By Cai Xiao and Zhuang Qiange | China Daily | Updated: 2017-08-19 09:33

China's securities regulator has refused 46 A-share initial public offering applications this year, exceeding the total amount for the previous four years, a move to promote the reform of the registration-based IPO system and guarantee steady development of the stock market.

The 46 vetoes represent 13.6 percent of the 338 Chinese IPO applications reviewed through Aug 15 by China Securities Regulatory Commission, according to data from Wind, an information service provider.

The veto rate for each year from 2013 to 2016 was no higher than 7 percent.

For example, Zhuhai Topsun Electronic Technology Co, a supplier of flexible circuit boards, was not approved for listing because of questions about its connected transactions and high gross margin. Tibet New Boom Co, a chain enterprise operating its major business in home decoration, was asked to make clear whether its downward figures would have an impact on its ability to sustain profits.
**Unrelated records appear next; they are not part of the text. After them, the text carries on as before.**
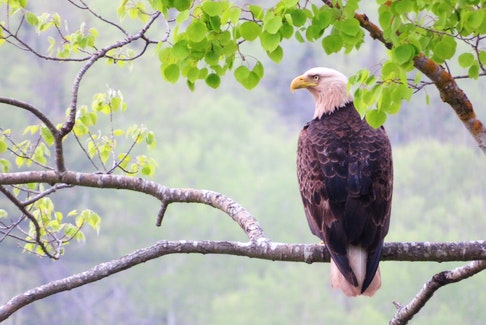 Bald Eagle perched above the Antigonish Harbour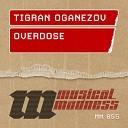 Tigran Oganezov - Jamkochyan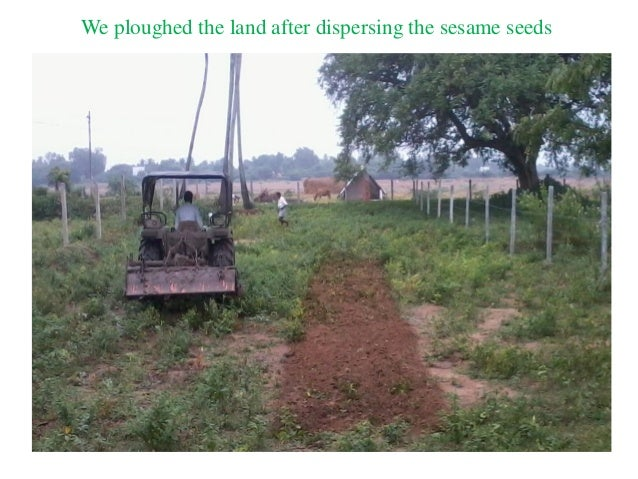 We ploughed the land after dispersing the sesame seeds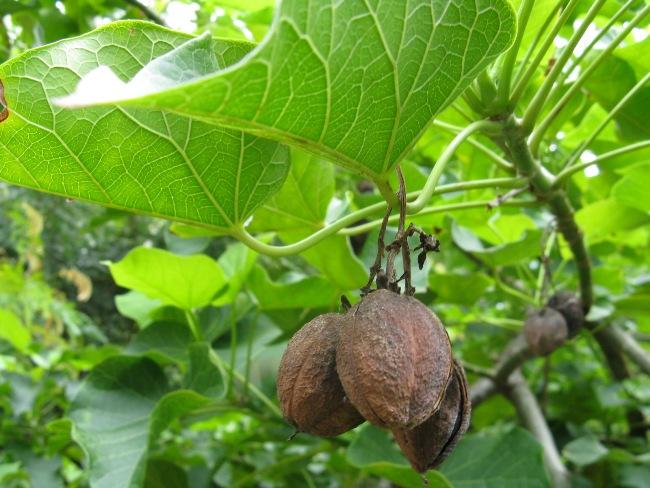 Poison plants_Jatropha curcas (3)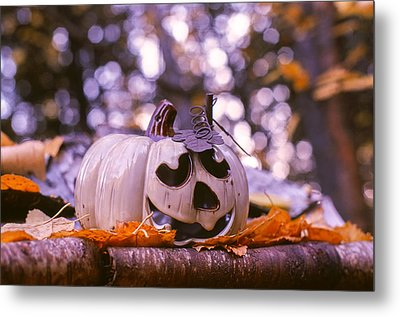 Metal Print featuring the photograph White Pumpkin by Aaron Aldrich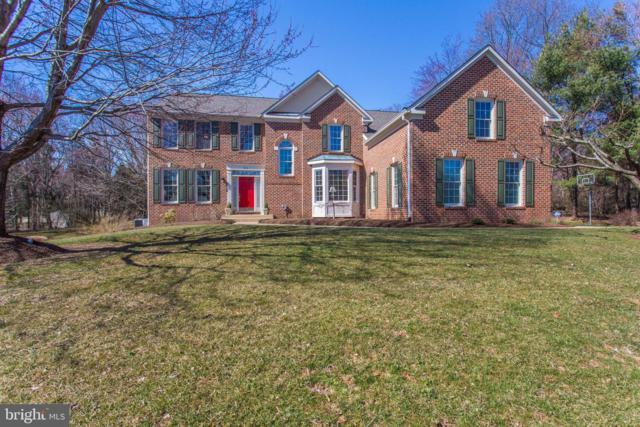 814 Sherlin Lane, GREAT FALLS, VA 22066 (#VAFX1001832) :: Great Falls Great Homes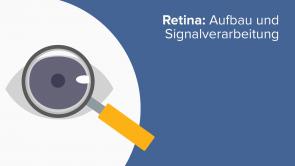 Retina: Aufbau und Signalverarbeitung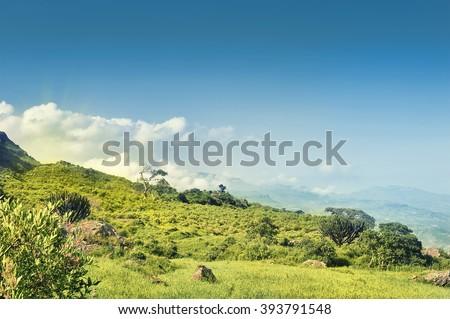 Ethiopia. Rural landscape. Africa #393791548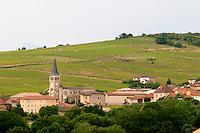 vineyard and village morgon beaujolais burgundy france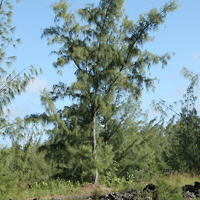 Inconspicuous Hawaiian Flowers - Casuarina equisetifolia – Common Ironwood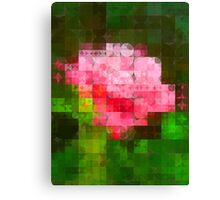 Pink Roses in Anzures 3 Abstract Circles 2 Canvas Print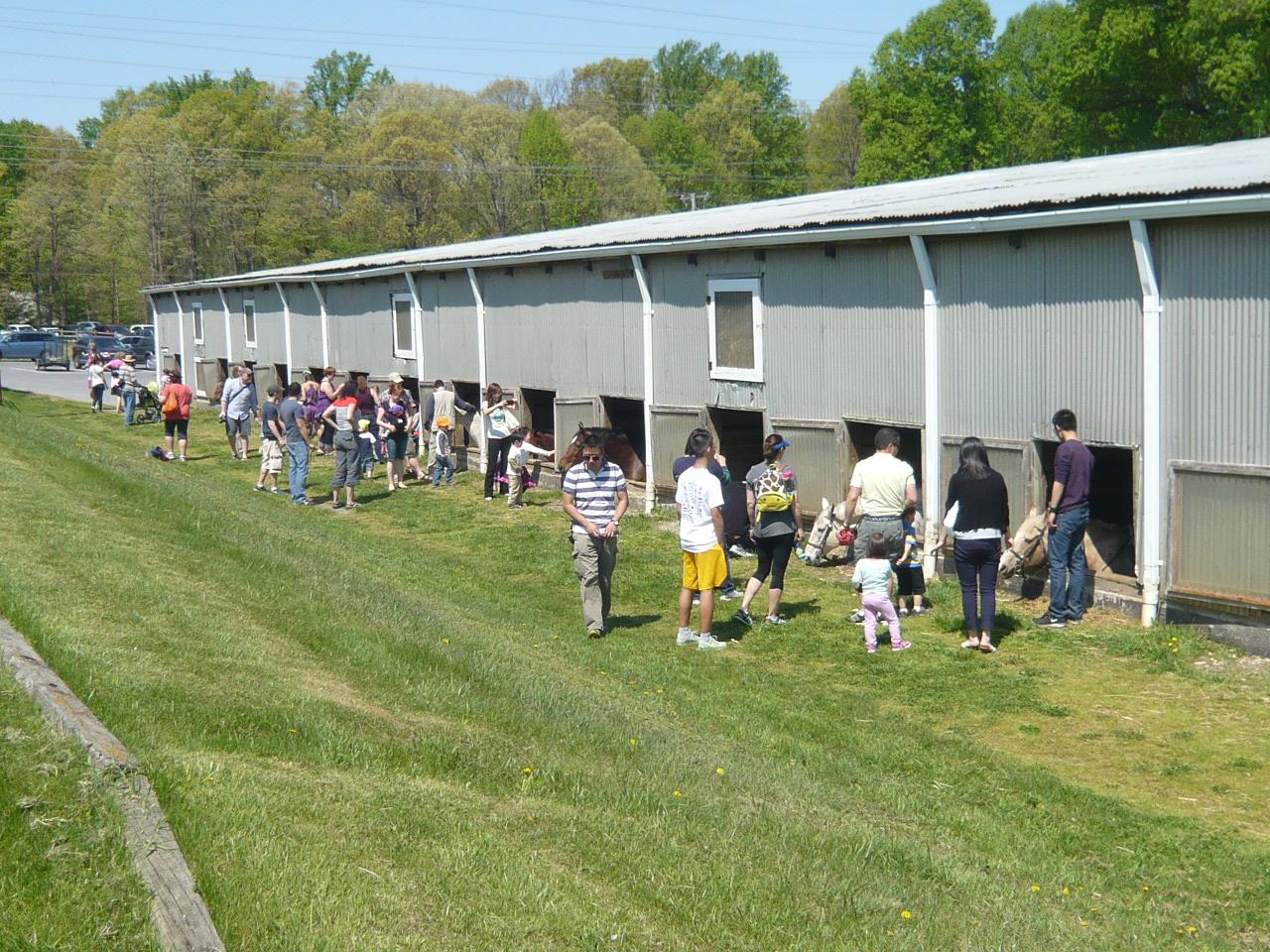 Potomac Horse Center North Potomac Citizens Association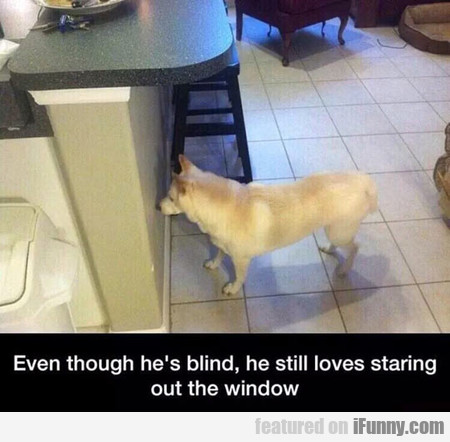 Even Though He's Blind, He Still...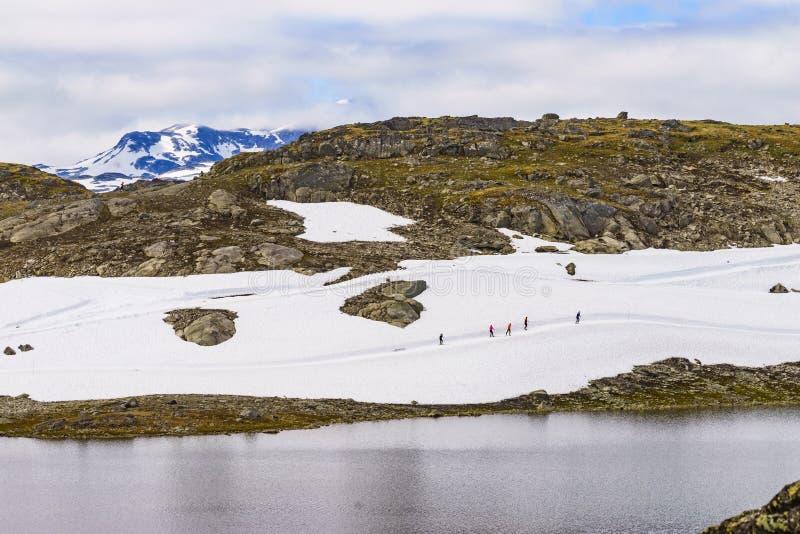 Sognefjellet越野滑雪,挪威 库存照片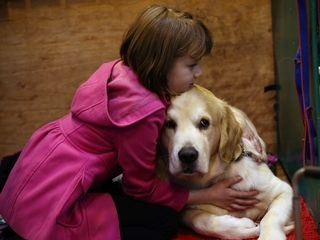 Sorry, your dog doesn't want to be hugged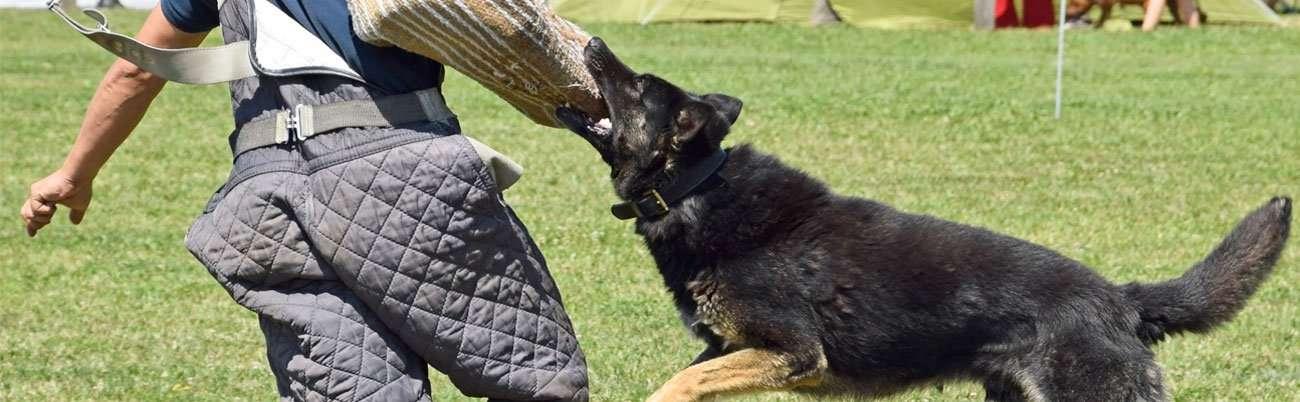 Africanus Dogs In The Uk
"China's securities regulator is paying more attention to the authenticity and compliance of IPO documents as well as lowering the threshold of IPO applications, which are the two main reasons for the increasing number of and higher veto rate," said Dong Dengxin, a finance professor at Wuhan University of Science and Technology.

Dong said the moves by the China Securities Regulatory Commission are important for maintaining a regular pace of IPOs and promoting the reform of the registration-based IPO system.

"With more companies applying for IPOs and higher requirements on information disclosure, Chinese stock market will cultivate more excellent listed enterprises," Dong said.

Li Shuguang, a law professor at China University of Political Science and Law specializing in the securities market, said the Chinese government will be especially careful to maintain financial stability before the 19th National Congress of the CPC, which is one reason for stricter IPO examination and approval processes.

"China's securities regulator may also be experimenting (with) new regulations as the Securities Law being revised adds more content on information disclosure," Li said.

Wind data also showed that one third of the refused IPO applications were from companies with annual net profit lower than 30 million yuan ($4.48 million).

Dong said the regulator prefers companies with higher net profits because it can guarantee the interests of investors. But in the future, qualified companies with lower profits or even those with losses should be allowed to go public in the Chinese stock market.

The Shanghai and Shenzhen stock exchanges saw a surge of IPOs in the first half of 2017 as the securities regulator stepped up the pace of the approval process to clear the long queue of companies waiting to get listed.

There were 246 companies listed on the Chinese A-share market in the first half, raising 125.5 billion yuan, up by 336 percent year-on-year, according to accounting firm PricewaterhouseCoopers.